Objectives

The principal scientific aim of the Network is to create a fertile research environement for scientists (especially Ph.D. students and Post/docs) working in the fields of Mathematical Physics and Numerical Applications thereof by means of a steady and intense flow of personnel exchanges between the European and the Overseas nodes of the Network, as well as the organization of Network Workshops. It is expected that the broad interdisciplinary basis and intertwining of methods of Geometry and Mathematical Physics lead to solutions of hard geometrical problems and to formulations of new mathematical models of physical phenomena.

The research programme is structured along three scientific Work Plans.

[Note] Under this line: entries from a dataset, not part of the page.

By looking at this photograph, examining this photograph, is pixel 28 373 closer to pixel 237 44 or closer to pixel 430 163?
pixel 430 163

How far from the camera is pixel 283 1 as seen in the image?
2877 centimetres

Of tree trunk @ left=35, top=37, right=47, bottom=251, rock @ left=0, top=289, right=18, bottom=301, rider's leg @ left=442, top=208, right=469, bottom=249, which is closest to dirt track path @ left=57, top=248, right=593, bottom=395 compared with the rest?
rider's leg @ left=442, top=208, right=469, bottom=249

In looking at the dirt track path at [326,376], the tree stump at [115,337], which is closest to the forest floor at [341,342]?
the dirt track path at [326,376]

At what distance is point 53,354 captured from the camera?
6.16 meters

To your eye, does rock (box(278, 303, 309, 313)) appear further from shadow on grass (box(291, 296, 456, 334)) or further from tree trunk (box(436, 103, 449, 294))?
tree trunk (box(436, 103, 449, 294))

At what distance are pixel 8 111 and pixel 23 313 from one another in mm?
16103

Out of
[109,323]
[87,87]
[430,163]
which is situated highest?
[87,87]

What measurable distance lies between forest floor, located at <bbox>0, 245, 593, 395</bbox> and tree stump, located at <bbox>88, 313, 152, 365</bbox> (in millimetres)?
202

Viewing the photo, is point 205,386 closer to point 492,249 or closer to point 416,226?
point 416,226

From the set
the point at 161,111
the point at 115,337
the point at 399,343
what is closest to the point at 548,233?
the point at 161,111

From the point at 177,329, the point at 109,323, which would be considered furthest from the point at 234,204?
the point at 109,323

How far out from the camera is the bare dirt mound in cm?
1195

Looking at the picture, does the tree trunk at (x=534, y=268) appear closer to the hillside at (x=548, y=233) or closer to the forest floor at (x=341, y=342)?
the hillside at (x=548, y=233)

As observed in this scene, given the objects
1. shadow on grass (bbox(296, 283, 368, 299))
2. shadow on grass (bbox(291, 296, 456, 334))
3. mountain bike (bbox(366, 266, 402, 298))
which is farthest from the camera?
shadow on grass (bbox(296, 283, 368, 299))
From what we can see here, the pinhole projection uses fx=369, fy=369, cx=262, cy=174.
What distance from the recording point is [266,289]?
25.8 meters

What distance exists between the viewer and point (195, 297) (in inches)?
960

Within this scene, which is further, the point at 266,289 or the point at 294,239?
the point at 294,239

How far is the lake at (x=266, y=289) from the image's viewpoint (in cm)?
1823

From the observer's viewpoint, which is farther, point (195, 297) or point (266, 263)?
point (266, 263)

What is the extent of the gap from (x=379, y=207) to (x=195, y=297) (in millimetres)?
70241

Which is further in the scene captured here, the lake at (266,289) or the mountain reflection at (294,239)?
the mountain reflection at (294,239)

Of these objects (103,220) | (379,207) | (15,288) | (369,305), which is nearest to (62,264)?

  1. (Near-to) Integrable PDEs and applications
  2. Isomonodromic deformations, Painlevé equations and random objects
  3. Numerical approaches

The primary research objectives are the following:

  • Further understanding of the Mathematics of Integrability by completing the classification of the systems of spatially one-dimensional integrable evolutionary Partial Differential Equations (PDEs) that admit hydrodynamic limit (WP A).
  • Understanding of the analytical aspects of asymptotic integrability of systems depending on a parameter, especially in the realm of the theory of water waves equations arising from suitable reductions of Euler flows (WP A).
  • Understanding of the general universality classes appearing in critical regimes of Matrix models as well as the computation of significant properties (WP B).
  • Express the tau function associated with the general solution of a system of isomonodromic deformations via generalisations of the Painlevé functions as a fredholm determinant (WP B).
  • Implementation of geometric and symplectic integrators for integrable and almost integrable PDEs (WP C)
  • Creation of an open source numerical library for Painlevé equations (WP C).

 

Approch and Methodology

The overall methodological approach relies on combining analytical, geometrical and numerical techniques, so far often confined within different areas of Mathematics and Physics. The research problems will be at firrst addressed by the approach of pure mathematics, based on the careful analysis of intrinsic connections between the mathematical constructions under consideration, on the precise formulation of the arising conjectures and on proving them as rigorous theorems. The power of efficient numerical tools will be instrumental to dismiss wrong conjectures, to formulate new ones and even to support some steps for their analytical proof. General tools of the theory of integrable systems such as Riemann – Hilbert boundary value problems, bihamiltonian geometry, Frobenius manifolds, as well as analytical tools such as general complex analysis, potential theory in the complex plane, Deift-Zhou steepest descent method for oscillatory integrals will be employed in the pursue of our goals.